# Metal frame DIY?



## Freemananana (Jan 2, 2015)

It's been done A LOT. Most plywood builds incorporate metal bracing if they are large. Anything under 200-300 gallons is likely a waste of a plywood build though. You can easily use a steel frame with plywood sides, bottom, back and a glass viewing panel. Many, MANY, plywood tanks use steel rods as braces front to back. The reason you fiberglass corners is for a smooth, water tight, seal. Plywood to plywood in the corners could easily allow water to pass between and ruin the tank. 

If you are going to go with glass on all sides with a steel frame, you're likely better off buying it. 

This site is terrible for plywood builds, but monster fish keepers is great. Very few planted tanks exceed 100 gallons. Even less get into the realm of feasible plywood builds, cost wise. You need a tank that is several hundred gallons to make a plywood tank 'worth it'.


----------



## AmityFish (Mar 7, 2017)

Freemananana said:


> It's been done A LOT. Most plywood builds incorporate metal bracing if they are large. Anything under 200-300 gallons is likely a waste of a plywood build though. You can easily use a steel frame with plywood sides, bottom, back and a glass viewing panel. Many, MANY, plywood tanks use steel rods as braces front to back. The reason you fiberglass corners is for a smooth, water tight, seal. Plywood to plywood in the corners could easily allow water to pass between and ruin the tank.
> 
> If you are going to go with glass on all sides with a steel frame, you're likely better off buying it.
> 
> This site is terrible for plywood builds, but monster fish keepers is great. Very few planted tanks exceed 100 gallons. Even less get into the realm of feasible plywood builds, cost wise. You need a tank that is several hundred gallons to make a plywood tank 'worth it'.


Welp this means my googling skills are definitely not up to par. [emoji16] I'm off to monsterfishkeepeers!

Sent from my ZTE A2017U using Tapatalk


----------



## theatermusic87 (Jun 22, 2014)

Dave's 1,200 gallon double reef drop off

Read this thread. It's a doozy at over 300 pages long but they guy goes into crazy detail on his build and is still active and answers questions


----------



## AmityFish (Mar 7, 2017)

theatermusic87 said:


> Dave's 1,200 gallon double reef drop off
> 
> 
> 
> Read this thread. It's a doozy at over 300 pages long but they guy goes into crazy detail on his build and is still active and answers questions




I'm only 5 pages in and my head is exploding! Thanks for the link. 

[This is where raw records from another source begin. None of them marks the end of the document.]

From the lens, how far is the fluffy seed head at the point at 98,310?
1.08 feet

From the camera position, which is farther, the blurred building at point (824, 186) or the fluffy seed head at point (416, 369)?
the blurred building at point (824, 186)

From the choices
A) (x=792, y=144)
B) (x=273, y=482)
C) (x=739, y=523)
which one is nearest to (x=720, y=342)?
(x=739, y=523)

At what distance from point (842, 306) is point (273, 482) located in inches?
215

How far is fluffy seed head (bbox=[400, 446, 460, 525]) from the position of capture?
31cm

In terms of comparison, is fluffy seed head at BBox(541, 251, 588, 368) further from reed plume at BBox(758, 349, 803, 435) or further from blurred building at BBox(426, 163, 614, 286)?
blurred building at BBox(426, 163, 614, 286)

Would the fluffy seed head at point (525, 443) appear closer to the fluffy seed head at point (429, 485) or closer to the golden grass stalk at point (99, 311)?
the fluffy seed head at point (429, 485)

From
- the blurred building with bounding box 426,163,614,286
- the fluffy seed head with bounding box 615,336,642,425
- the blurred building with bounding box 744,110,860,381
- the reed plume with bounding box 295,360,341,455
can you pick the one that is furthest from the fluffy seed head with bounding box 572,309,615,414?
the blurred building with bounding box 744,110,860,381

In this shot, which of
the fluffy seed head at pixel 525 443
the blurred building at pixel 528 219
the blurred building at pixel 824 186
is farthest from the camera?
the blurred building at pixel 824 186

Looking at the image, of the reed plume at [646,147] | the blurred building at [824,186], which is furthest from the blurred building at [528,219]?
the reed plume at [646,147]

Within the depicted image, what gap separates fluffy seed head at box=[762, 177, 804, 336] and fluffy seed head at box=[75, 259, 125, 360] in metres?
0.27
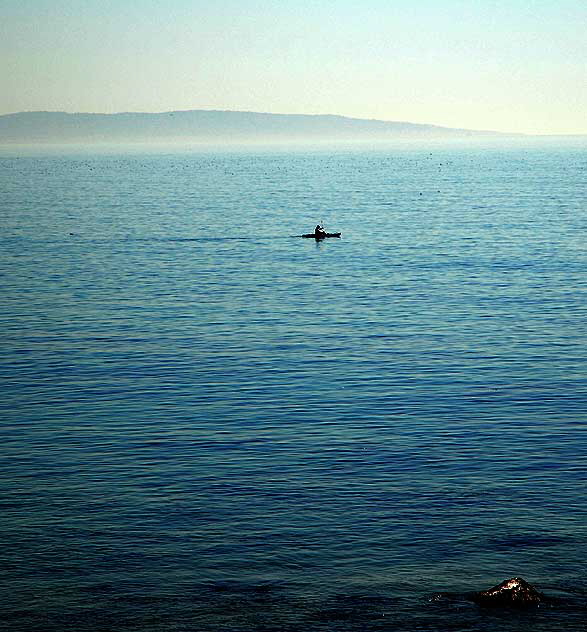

Sent from my iPad using Tapatalk


----------



## Beer (Feb 1, 2012)

The Meta Frame tanks were big way back. Slate bottom, polished metal frame tanks. Assembly is quite easy, once the frame is built. You don't need to be as precice or clean with the seams and setting the panels in place is easier.

Although the original tanks used a tar like substance to hold the tanks together.


I have a feeling the rest of the day is gone with that link.


----------



## AmityFish (Mar 7, 2017)

Beer said:


> The Meta Frame tanks were big way back. Slate bottom, polished metal frame tanks. Assembly is quite easy, once the frame is built. You don't need to be as precice or clean with the seams and setting the panels in place is easier.
> 
> Although the original tanks used a tar like substance to hold the tanks together.
> 
> ...


I've seen those and I love the look of them! Not so much the tar, haha. 

Sent from my ZTE A2017U using Tapatalk


----------



## jeffkrol (Jun 5, 2013)

> metal frame idea


Pretty soon you will suggest a slate bottom...
What comes around....









don't know what the black tar like stuff is that they used to seal these things with though..

https://www.monsterfishkeepers.com/forums/threads/100g-metaframe.441645/

suppose frame-less tanks took off as saltwater got bigger...not too many cheap metals like saltwater..


----------



## Beer (Feb 1, 2012)

There were a bunch that just went at a few local auctions. I was hoping to get my hands on a 2.5 or 5 gallon, but the prices went up higher than I wanted.

I guess the sealant was asphaltium, what ever that is.

I haven't seen the ones woth the spot-welded frames. The ones I have seen were fully welded, smoothed out, and polished. A much cleaner look. That one must have been after the Metaframe company sold off that portion of the business to Mattel (they had patents on the design).


----------



## jeffkrol (Jun 5, 2013)

Beer said:


> There were a bunch that just went at a few local auctions. I was hoping to get my hands on a 2.5 or 5 gallon, but the prices went up higher than I wanted.
> 
> I guess the sealant was asphaltium, what ever that is.
> 
> I haven't seen the ones woth the spot-welded frames. The ones I have seen were fully welded, smoothed out, and polished. A much cleaner look. That one must have been after the Metaframe company sold off that portion of the business to Mattel (they had patents on the design).


Don't remember any full weld ones (60's)
http://imgur.com/gallery/RqWkz









http://www.rickwrench.com/index79master.htm?http://www.rickwrench.com/stainlessaquariums.html
https://www.petage.com/a-look-back-at-the-willinger-bros/
http://reefkeeping.com/issues/2004-09/rv/feature/index.php


----------



## reddhawkk (Dec 28, 2011)

I have a number of the old metal frame, slate bottom tanks; they are some of my favorites. Some have been resealed with silicone while others are still doing fine with the original sealant. Some will likely need resealing soon though  The biggest I have seen is 29 gallon, I would imagine a 75 with slate bottom would be rather heavy. I know about ten years ago lots of people were looking for them around here for breeding tanks, they said their fish did better with the slate bottoms.


----------